I'm guitar player and teacher since 1970, sold and repaired guitars throughout the 80's.



I like just everything on this cheapo: Read the review and you know why. But first of all I like the sound: Due to its stiff quartersawn neck and nicely resonant body, it has the "big tone" why some people try all Strats they can find in a shop for a long time. I gave it a fret job, waxed the pickups and got a really, really cheap "custom shop guitar"...:) But this may have been pure luck (although the other Johnson Strat I know personally has the same quality).

All "Johnson" instruments need to be "finished": They need at least a setup job, some need a full fret job. But it's worth the additional effort. The pickups on mine are slightly "microphonic" and need to be waxed or replaced for hi-gain use.

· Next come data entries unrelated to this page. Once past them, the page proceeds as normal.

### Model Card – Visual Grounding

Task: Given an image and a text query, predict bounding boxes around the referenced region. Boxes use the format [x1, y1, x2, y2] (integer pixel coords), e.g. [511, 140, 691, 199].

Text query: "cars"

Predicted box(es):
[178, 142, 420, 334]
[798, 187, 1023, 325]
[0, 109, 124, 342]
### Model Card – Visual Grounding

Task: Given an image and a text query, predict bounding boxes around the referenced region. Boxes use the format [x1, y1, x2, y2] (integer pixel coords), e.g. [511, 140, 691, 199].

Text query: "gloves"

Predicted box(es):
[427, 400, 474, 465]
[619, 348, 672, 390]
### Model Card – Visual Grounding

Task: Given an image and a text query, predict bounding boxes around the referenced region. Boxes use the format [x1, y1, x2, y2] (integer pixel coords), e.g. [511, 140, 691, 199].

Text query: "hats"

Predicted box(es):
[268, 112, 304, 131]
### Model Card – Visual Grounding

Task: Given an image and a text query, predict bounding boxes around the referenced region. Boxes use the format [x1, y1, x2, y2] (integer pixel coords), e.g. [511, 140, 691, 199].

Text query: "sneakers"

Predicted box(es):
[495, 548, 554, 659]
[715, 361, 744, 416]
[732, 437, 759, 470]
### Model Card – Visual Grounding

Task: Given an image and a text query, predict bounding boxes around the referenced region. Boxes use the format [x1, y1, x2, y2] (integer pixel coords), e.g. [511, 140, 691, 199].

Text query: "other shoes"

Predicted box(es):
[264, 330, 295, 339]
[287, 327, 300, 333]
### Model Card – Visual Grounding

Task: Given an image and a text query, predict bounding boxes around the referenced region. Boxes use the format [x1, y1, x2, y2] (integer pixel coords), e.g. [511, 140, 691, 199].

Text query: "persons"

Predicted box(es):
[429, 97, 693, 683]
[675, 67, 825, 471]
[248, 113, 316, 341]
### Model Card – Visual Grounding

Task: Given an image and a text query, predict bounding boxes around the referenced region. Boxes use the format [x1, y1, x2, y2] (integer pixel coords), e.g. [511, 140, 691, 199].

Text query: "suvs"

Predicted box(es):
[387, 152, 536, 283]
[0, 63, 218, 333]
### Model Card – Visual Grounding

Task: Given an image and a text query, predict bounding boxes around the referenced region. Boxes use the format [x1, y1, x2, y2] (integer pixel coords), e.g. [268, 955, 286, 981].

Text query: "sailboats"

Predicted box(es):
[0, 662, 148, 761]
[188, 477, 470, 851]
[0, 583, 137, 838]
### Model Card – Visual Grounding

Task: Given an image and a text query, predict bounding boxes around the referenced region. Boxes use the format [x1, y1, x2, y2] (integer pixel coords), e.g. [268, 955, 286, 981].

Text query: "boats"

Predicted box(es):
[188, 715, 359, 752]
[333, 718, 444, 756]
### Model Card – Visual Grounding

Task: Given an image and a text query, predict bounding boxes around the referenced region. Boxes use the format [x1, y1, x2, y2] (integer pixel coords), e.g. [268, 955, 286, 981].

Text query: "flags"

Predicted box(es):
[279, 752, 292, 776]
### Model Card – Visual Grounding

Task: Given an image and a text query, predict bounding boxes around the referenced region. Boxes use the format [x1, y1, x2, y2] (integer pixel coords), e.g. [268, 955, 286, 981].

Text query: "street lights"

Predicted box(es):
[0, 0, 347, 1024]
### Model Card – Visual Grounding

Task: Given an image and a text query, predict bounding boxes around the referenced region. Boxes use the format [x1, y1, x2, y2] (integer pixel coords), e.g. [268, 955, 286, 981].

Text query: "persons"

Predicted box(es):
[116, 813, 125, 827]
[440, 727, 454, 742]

Apart from the initial action/factory setting, there is absolutely nothing to complain about my specific example: The body is really 3-piece massive alder, has no "pool routing" under the pickguard (SSH routing instead) and it has a medium weight. The body shaping has the typical rounder edges of a 60s model. The maple neck w/ rosewood fingerboard has 21 "vintage" size frets, which don't have too sharp edges and none of them stuck out of the fingerboard sides. The fingerboard is a whopping fat 8mm slabboard type. The neck itself is rather thick, stiff and absolutely perpendicular quartersawn (!), contributing to the amazing tone and sustain of the guitar. Sounds like a description of a "Custom Shop" guitar neck...but it's true. The tuners are exactly the same ones you can find on many other cheapos, including Squier. They are often said to be bad, but they are not - they hold the tuning just as reliable as Schaller or Gotoh tuners and they're running smooth after a few turns. The vibrato bridge is just the thing we know from 1000 other Strats with two exceptions: They sport massive die-cast saddles (unlike the vintage 7ender sheet metal saddles) for better tone distribution and the outer saddles have shorter height adjustment screws so they won't stick out so easily. The "EMG designed" pickups are slightly overwound (6,1 kOhms) and have a somewhat fatter tone as expected. They resemble the ceramic type pickups found in "Made in Mexico"-Fenders, with a ceramic bar magnet under the polepices. Unfortunately, despite they sound pretty good they are microphonic and start to whistle at high-gain or high-volume. They also used 3 pickups of the same size and coil winding, unlike traditional pickup sets which have i.e. slightly more output on the bridge pickup and a varying polepice spacing according to their position (neck/middle/bridge). The other electric components are quite good, the pots adjust very smoothly volume and tone, practically the whole range from '10' to '1' has effect. The pickup selector switch is NOT the plastic covered part found in most cheapos but some strange sort of metal shielded heavy-duty switch. A friend has a similar Johnson Strat since years and this switch seems to be build for eternity... The finish is flawless and resembles remotely the "Lake Placid Blue" color of its role model. It seems to be the infamous "polyester armor", but it's pretty thin.

They are considered "entry-level" or "beginner" instruments. But there's no use in giving a beginner a guitar that has a bad action and needs refinements. But the base quality is worth investing a few bucks to make them really good instruments. A JS-800 plus a professional fret/setup job is still cheaper than a "Squier Standard", but definitely the better buy! I claim that they can be even better than MIM Strats, which come with light hardware and 4 or 5-piece bodies.

StratDude rated this unit 5 on 2007-11-13.